The ultimate choice stems from your individual interests and not a scientific reason... but having said that some pointer of issues may be handy.
I am assuming that you want to make an inhibitor that messes with the activity and not a ligand that binds somewhere and you then plan to add a moiety to make it a protac to get it degraded or to make it fluorescent to mark it. If not, ignore any talk of activity.
- is a crystal structure available?
- does the structure have the cofactor if any?
- is a structure available (itself or homologue) with the native metabolite bound?
- how is the active site? In the case of many cytochrome P450 enzyme the entranceway is really deep and is guarded by a flappy gate, both of which confer a great deal of specificity regardless of the residues in the active site, which are often just water coordinating. Your first enzyme, is that a NADPH/FAD or a cytochrome enzyme?
- What is the mechanism and is there a classic type of inhibitor chemistry? I.e. catalytic triad with a cysteine nucleophile is a nice target.(1)
- Wet lab: A problem with computational chemistry/biochemistry is that someone needs to make the protein and physically test your compounds. Are these easy to express? This may sound like not your problem, but a lot of issues can come from this latter stage.
- is there a close homologue you want to avoid targetting? If so, you'll have to do twice the docking (not a big deal and potentially more interesting). (2)
- is the method you plan to use okay with covalently bound ligands? Dopa decarboxylase sounds like a PLP enzyme. If it is, making an inhibitor using classic functional groups that nucleophilically attack the pyridine ring is very straighforward, but not all docking methods are okay with covalent ligands.
- Are any hits likely to follow Lipinski's rule of five? If you have a very charged active site, your hits will be metabolite-like (polar) and not drug-like (horrendously insoluble).
A minor thing is to make sure that nobody else is working on it or you may be left behind. Industry is all cloak and dagger, but the academic SGC has a list of [target enabling packages)[https://www.thesgc.org/tep] and their future ones (nominations).
This was most likely in your lit search. But I am double checking.

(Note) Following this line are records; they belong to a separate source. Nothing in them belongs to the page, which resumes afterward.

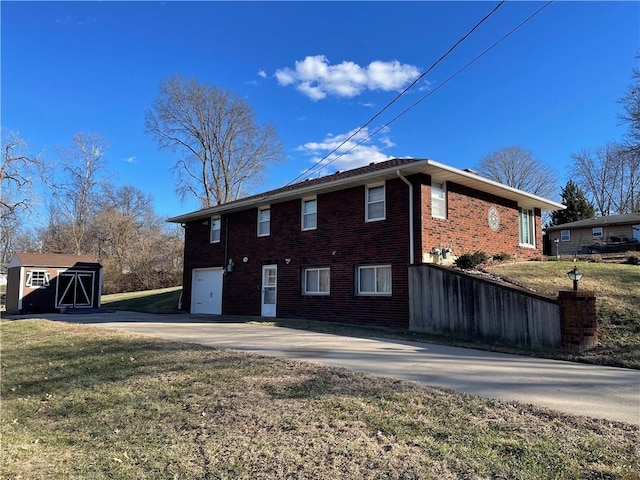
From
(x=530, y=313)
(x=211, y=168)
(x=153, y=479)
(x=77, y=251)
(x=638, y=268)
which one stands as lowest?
(x=153, y=479)

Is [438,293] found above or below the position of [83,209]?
below

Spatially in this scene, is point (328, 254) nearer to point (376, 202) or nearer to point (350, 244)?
point (350, 244)

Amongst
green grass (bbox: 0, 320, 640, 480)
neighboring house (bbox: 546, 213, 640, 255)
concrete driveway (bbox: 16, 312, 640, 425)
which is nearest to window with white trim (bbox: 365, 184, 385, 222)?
concrete driveway (bbox: 16, 312, 640, 425)

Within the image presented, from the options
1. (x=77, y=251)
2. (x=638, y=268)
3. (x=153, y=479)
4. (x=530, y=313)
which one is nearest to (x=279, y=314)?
(x=530, y=313)

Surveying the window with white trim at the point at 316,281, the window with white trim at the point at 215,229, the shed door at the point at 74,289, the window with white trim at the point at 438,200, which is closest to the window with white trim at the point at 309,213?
the window with white trim at the point at 316,281

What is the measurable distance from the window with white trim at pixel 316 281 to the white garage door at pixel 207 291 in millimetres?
5698

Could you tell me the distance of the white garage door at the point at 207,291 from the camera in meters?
21.1

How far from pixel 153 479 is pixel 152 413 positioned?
167 centimetres

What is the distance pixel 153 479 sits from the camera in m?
3.59

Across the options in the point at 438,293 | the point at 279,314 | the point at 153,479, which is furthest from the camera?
the point at 279,314

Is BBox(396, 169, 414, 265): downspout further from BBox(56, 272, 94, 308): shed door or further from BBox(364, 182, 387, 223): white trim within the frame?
BBox(56, 272, 94, 308): shed door

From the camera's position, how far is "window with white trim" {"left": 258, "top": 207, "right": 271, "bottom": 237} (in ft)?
61.7

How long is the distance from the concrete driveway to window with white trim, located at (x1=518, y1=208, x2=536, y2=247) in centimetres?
1089

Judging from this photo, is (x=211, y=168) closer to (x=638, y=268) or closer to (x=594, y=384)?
(x=638, y=268)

- You have chosen these enzymes because their unchecked activity is disease-causing, right?
- And they do not have any other roles in other tissues?
- Abolition of activity does what you want?
Lastly, but not least. See which of these have many paper about barely active hits: this should mean it is hard. For example, bacterial alanine racemase has been a holy grail for a while, but progress is slow as it has been described as a "ship in a bottle" due to its long and unforgiving entranceway.
- A catalytic triad is acid-base-nucleophile: if you have an electrophile with a leaving group (including internal ones, such as epoxydes) you can virtually screen more complex small molecules that resemble your ligand, but with the difference that there is a leaving group, resulting in an irreversible inhibition. Whereas competitive inhibitors require nanomolar affinity to outcompete the natural ligand, an irreversible inhibition can even slightly worse and will work.
- The problem of homologues.
- Paralogues (homologous genes in the same organism): you want to target protein 1, but you do not want to target protein 2. This is a common problem with kinases. You therefore need to find a hit that works better in one than in the other, which with a big of rational inference is easy.
- Homologues (homologous genes in different organism). You want to kill species A (say a fly), but not B (say a human). Same thing.
- Twice the docking. It is more of a challenge, but makes for a better spin on the story. There is an explosion of people doing virtual screens that do not go anyway afterwards, so it is getting harder and harder to publish studies without extensive empirical backing. Hence the need for an interesting angle.